Perhaps most to be appreciated and delighted in is the price. French methode traditionelle sparkling wine almost always costs less than the least expensive Champagne. To reiterate: they are not the same wine, but 40 dollars will buy you either a cheap Champagne that runs a high risk of being a taste-bud dud, or a high-end methode traditionelle with as strong a chance to be wildly delicious.
Crémant:
“Crémant” means “creamy” and may indicate a sparkling wine with about half the atmospheric pressure as Champagne’s “methode champenoise.” But now the term is used throughout France, appended by a region’s name, as a synonym for “methode traditionelle” and as containing its full 5-6 atmospheres of pressure.
Several regions of France, notable, even exceptional, for their own non-sparkling wines, produce crémants: among them, Alsace, the Loire, Bordeaux, Jura, Burgundy and Limoux (the eldest). Most French crémants are non-vintage, meaning blended from wines of several years; a few crémants, especially from Alsace, Burgundy, and Limoux, are dated by vintage.
Grape varieties reflect the individual region’s strengths so, for example, most Loire crémants contain healthy proportions of chenin blanc. Semillon and muscadelle figure in Bordeaux white sparkling wine; its red grapes, in its dry rosé bubblies. Alsace allows only the pinots noir, blanc and gris, along with auxerrois and riesling for Alsace cremants. And so on throughout the country.

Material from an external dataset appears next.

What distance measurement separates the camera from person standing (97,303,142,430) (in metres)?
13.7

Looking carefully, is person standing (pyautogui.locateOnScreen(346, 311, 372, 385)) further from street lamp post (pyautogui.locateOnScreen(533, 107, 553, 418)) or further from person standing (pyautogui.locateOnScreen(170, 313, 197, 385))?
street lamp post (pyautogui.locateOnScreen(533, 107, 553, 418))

Do not confuse “crémant” with “Cramant,” an important grape-growing district of Champagne that sometimes will figure in the name on a label of the same.
Vouvray
Though it is part of the Loire Valley—quite prominently, at that—the chenin blanc stronghold of Vouvray often makes a methode traditionelle sparkling wine not labeled “crémant,” but simply as “Vouvray.” You’ll know it’s a sparkling Vouvray simply because it arrives in the thick-glass, wire-topped bottles that contain several atmospheres of pressure.
But as with all Vouvray wine, it is 100 percent chenin blanc and can be, like them, from dry to slightly or markedly sweet. The information about the sweetness level you’ll find on the label, using the same terms common to sparkling wine all over the world (“brut,” for example, signifying “dry”).